Counsel for the MoD argued there was a “very slim possibility” of Mr Harris developing mesothelioma or asbestos-related lung cancer and so the appropriate award for future loss was 5% of one year's financial loss (£600) and services (care) at £500. The MoD therefore invited the court to award a total £8,600 net of interest.
Ultimately, Lord Boyd of Duncansby preferred the methodology applied by Mr Harris’ Counsel and awarded £14,816, exclusive of interest. He was content that any concern of over compensation was adequately addressed by the deductions made in Mr Harris’ calculation. The judge did, however, appear to accept that there may be other cases where application of this approach may result in over compensation and variation would therefore be required.
Harris affirms the approach in William Wales v The Advocate General for Scotland that awards between £5,500 and £9,000 are appropriate for solatium. Although not binding in other cases and indeed it may be appealed, Harris provides some direction to parties in predicting the level of award likely to be made for both provisional damages and the solatium aspect of full and final awards in pleural plaques cases.
However, if this approach is followed in other cases, the future risk element of final awards will be less predictable as the value of each case will very much depend on a claimant’s circumstances. Along with evidence of the claimant’s financial position, medical evidence may be required to address both life expectancy and the risk of the development of other conditions.

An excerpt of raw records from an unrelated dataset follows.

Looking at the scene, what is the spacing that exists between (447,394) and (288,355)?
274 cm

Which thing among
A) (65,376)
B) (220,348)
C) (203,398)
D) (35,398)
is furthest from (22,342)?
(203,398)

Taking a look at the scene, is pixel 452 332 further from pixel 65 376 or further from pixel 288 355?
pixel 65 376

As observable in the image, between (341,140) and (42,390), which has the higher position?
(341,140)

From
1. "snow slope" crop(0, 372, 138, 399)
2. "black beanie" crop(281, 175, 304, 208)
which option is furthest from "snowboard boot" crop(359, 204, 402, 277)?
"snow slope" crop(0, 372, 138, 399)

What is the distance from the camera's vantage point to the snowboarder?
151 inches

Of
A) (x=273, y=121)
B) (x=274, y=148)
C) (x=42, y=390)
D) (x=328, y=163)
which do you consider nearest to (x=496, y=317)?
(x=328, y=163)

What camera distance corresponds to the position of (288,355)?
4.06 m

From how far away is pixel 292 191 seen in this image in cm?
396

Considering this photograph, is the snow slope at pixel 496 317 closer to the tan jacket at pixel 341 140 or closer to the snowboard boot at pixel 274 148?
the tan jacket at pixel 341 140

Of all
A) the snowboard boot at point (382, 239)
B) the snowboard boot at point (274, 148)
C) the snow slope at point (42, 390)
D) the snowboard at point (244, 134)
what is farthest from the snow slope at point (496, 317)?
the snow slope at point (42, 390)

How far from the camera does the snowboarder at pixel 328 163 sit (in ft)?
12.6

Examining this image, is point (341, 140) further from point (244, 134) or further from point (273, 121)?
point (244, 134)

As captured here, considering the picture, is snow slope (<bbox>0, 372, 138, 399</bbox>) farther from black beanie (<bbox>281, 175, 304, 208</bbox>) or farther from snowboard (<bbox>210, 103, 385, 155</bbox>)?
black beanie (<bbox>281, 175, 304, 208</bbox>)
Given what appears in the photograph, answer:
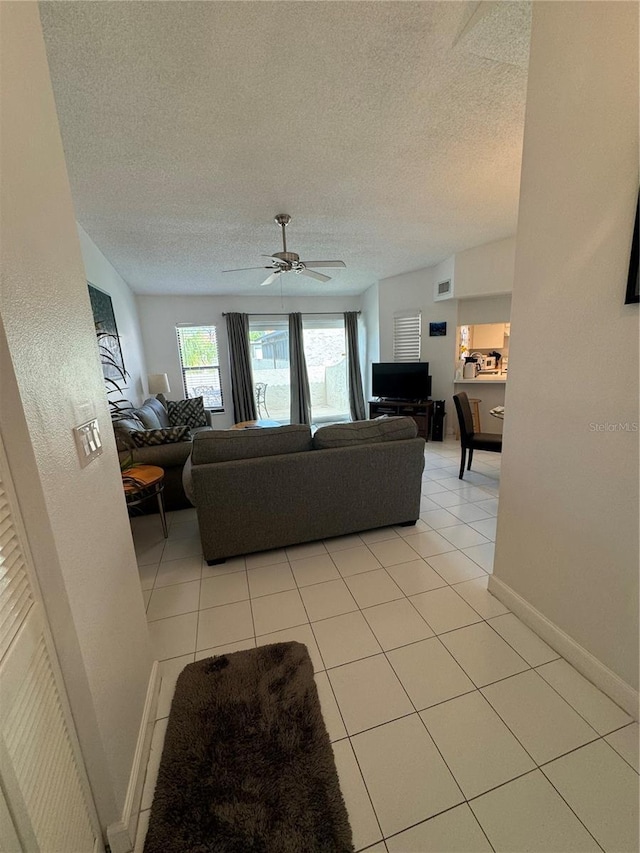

The time taken to resolve these claims may increase and costs involved may become disproportionate to the value of the claim.
The sanctioning of this approach to calculating full and final damages in pleural plaques cases may impact other types of claim. The same approach may well be adopted in other personal injury cases where there is a risk of serious deterioration in the future, or a risk of the development of another condition. It will, however, be interesting to see how the matter is dealt with where the overall percentage risk is considerably higher than 5.2% and therefore, the potential for ‘over compensation’ greater.
In the past, pleural plaques claims were, in the main, relatively straightforward to resolve; but the endorsement of the ‘two-stage test’ may unearth other issues going forward which will require consideration in the Scottish Courts.